Simon Huggins wrote on 29/01/2008 02:51:

[wig&pen]
The meta data can easily be in these version control systems that
everyone on these threads seems to love so much.

If you want to keep more patches than you expose through wig&pen then
just don't publish them in the dsc.

That won't work well for one of the packages I (co-)maintain (and I assume for some other packages, too): I want a patch to be included in the Debian source, since it implements an often requested feature, but it can break other things. In other words: It conflicts with another patch (or maybe even two), but I want somebody who does apt-get source on the package to be able to do a (trivial) modification to the unpacked source and rebuild the package to have that feature (though knowing that this breaks something else).

I think all Debian really needs is tools to generate a wig&pen source
package and the appropriate tools to then deal with it e.g. dak and
sbuild updates.

But still, wig&pen looks nice to me. I could include the necessary patch files (and short docs on how to get alternative build working) in the debian.tar.gz instead of the .patches.tar.gz IIUIC and reach the same goal I mentioned above. If wig&pen supported a series file (quilt) or 00list file (dpatch) in the .patches.tar.gz archive, I wouldn't need to work around anything. I don't mind getting the patches applied during unpack of the source package as long as the tool that is able to generate the source package from that unpacked source has a way to find out that someone changed the source after all patches were applied and handling that in a sane way (e.g. creating and enlisting an addition patch in .patches.tar.gz).

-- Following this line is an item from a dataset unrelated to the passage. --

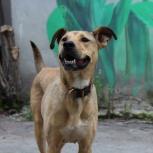Ищем хозяев собака, Екатеринбург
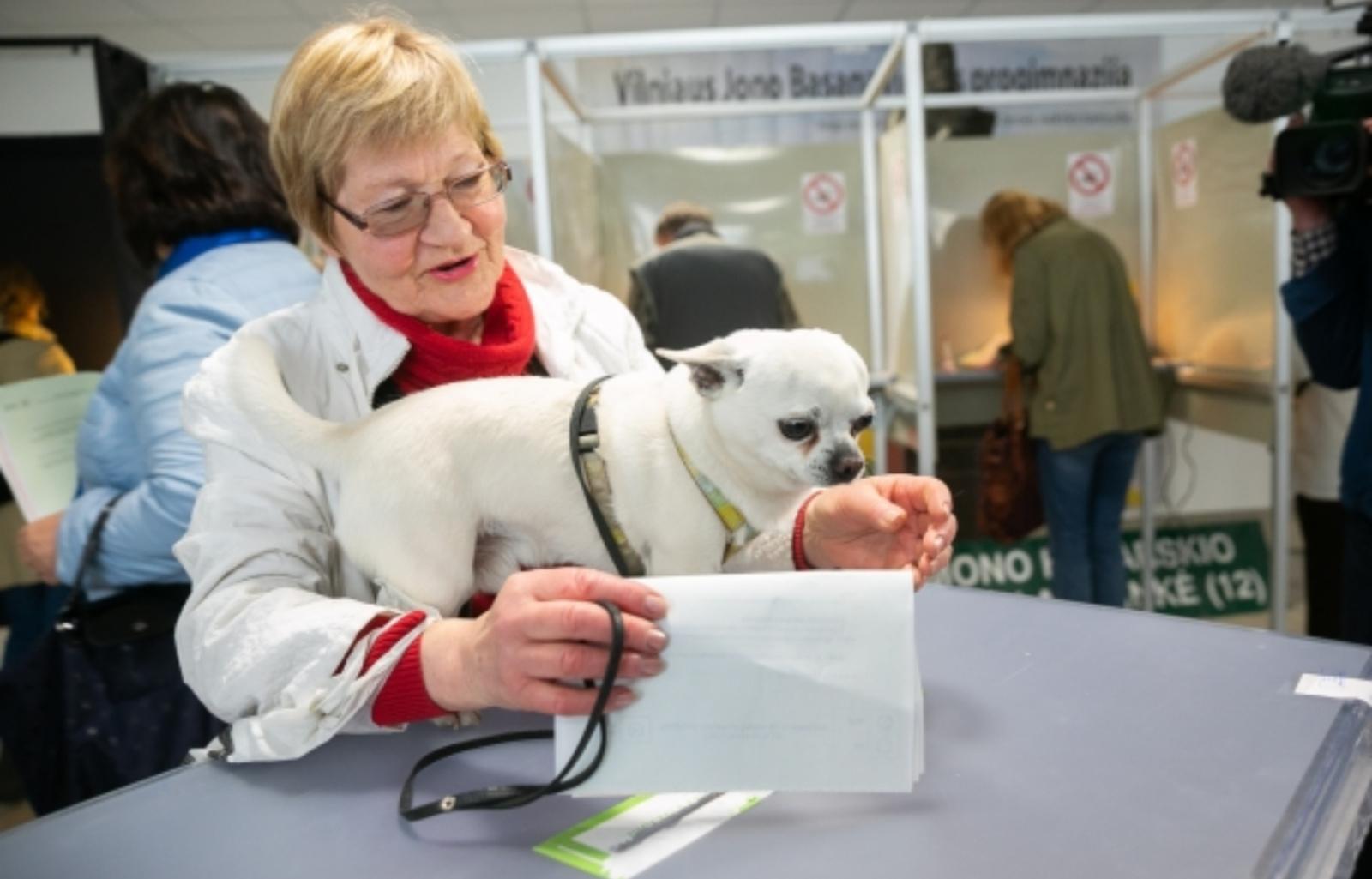 Rinkimai baigėsi: kaip balsavo Vilniaus apskritis?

On another note, I have a slight problem with the (other) proposal of using a (git/$DVCS) repository as the form of source package distribution. Mainly because I think this will usually add bloat. While developing/packaging, I often see intermediate commits which need to be heavily modified or even reverted to finally build the patch I wanted to get working. Though these commits are fine in the Repository, I wouldn't want to see all the intermediate steps in the source package.